§ Texte à lire:

┄┄┄┄┄┄┄┄┄┄

Cette disposition dans les affaires fit croire à M. Colbert qu'il ne convenait pas que Sa Majesté commît son nom avec des gens qu'elle méprisait infiniment comme ils le méritaient. Il changea donc ma qualité d'Envoyé en celle de Consul, & m'en envoya les Provisions, dans la pensée que cette qualité me donnerait le moyen de résider pour les affaires du Bastion, & des autres, au lieu que la qualité d'Envoyé m'obligeait à me retirer dès que j'aurais accompli ma mission. Je me défendis tant qu'il me fut possible d'accepter ce poste. Je remontrai au Ministre, que Sa Majesté m'ayant honoré de la qualité d'Envoyé extraordinaire en m'envoyant à Constantinople, Elle n'avait pas accoutumé d'abaisser ceux qu'elle avait une fois élevés. Que ce Consulat ne me convenait point par cette raison, & parce que ce Consulat qui n'était d'aucun revenu engageait ceux qui résidaient à Alger à de grandes dépenses, par les fréquents présents qu'il falloir faire aux puissances du pays, & par les secours qu'il fallait donner continuellement aux esclaves, à qui les patrons ne donnaient pas même la nourriture. Je contestai longtemps avec le Ministre ; à la fin il m'écrivit qu'il fallait servir le Roi tantôt en qualité d'évêque, & tantôt en meunier.

Que ceux qui avaient du zèle pour son service ne pouvaient qu'acquérir de la gloire, de quelque manière, & en quelque qualité qu'il les emploie. Que sa Majesté n'examinerait point la qualité qu'elle m'avait donnée, quand il faudrait récompenser les services que je lui aurais rendus en cette occasion. Qu'à son égard j'étais toujours le même, & qu'à celui des barbares je devais considérer ses intérêts plus que les miens, & qu'une des principales raisons était non seulement le service du Roi, mais encore le sien en particulier, parce qu'il était chargé de tous ce détail. Que d'ailleurs les Algériens n'étaient pas accoutumés à voir des gens avec une autre qualité que celle de Consul ; qu'autrement ils prendraient ce prétexte pour me renvoyer après ma première audience, sans peut-être me donner le temps d'exercer le Consulat.

┄┄┄┄┄┄┄┄┄┄

§ Données recueillies:
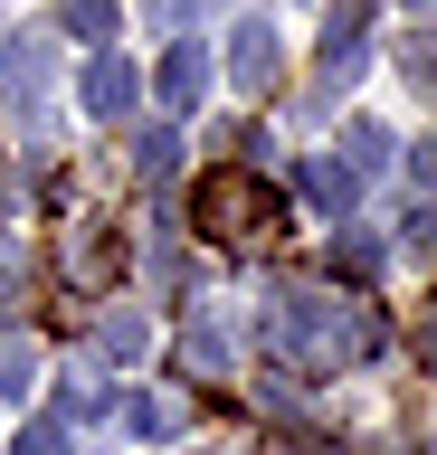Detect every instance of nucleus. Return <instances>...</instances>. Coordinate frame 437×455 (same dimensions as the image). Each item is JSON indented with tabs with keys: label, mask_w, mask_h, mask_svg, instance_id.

┄┄┄┄┄┄┄┄┄┄

Poursuivez le récit sur la nomination au consulat d'Alger à la suite de sa dernière phrase. Les lignes constituent un matériau distinct du texte.

A l'égard du bien qui me manquait, il me fit dire par M. Rouillé Intendant de Provence, que je ne devais m'embarrasser de rien ; que la Compagnie du Bastion me défrayerait entièrement, & qu'il se chargeait envers le Roi de me faire donner une récompense dont j'aurais lieu d'être content. Il fallut me rendre à ces raisons, & accepter le Consulat sur le pied que le Ministre le voulait.

Mon voyage devint public, & causa bien de l'étonnement à ceux qui me savaient pas le secret de l'affaire. On laissa pourtant à mon choix de prendre la qualité d'Agent de Sa Majesté en Afrique.
Le parti de M. Arnaud en fut alarmé. Mademoiselle sa femme qui était dans la Citadelle se déchaîna très fort & très mal à propos contre moi. Pour la faire taire, S'il était possible, je lui fis proposer un accommodement par l'entremise de M. Pierre de S. Jacques, & de M. Gaspary son gendre. Elle les écouta, & donna les mains à tout ce qu'ils feraient, d'autant plus volontiers que M. Arnaud avait témoigné à M. Bougrand nouvellement arrivé du Bastion, qu'il était résolu de s'accommoder à quelque prix que ce fût.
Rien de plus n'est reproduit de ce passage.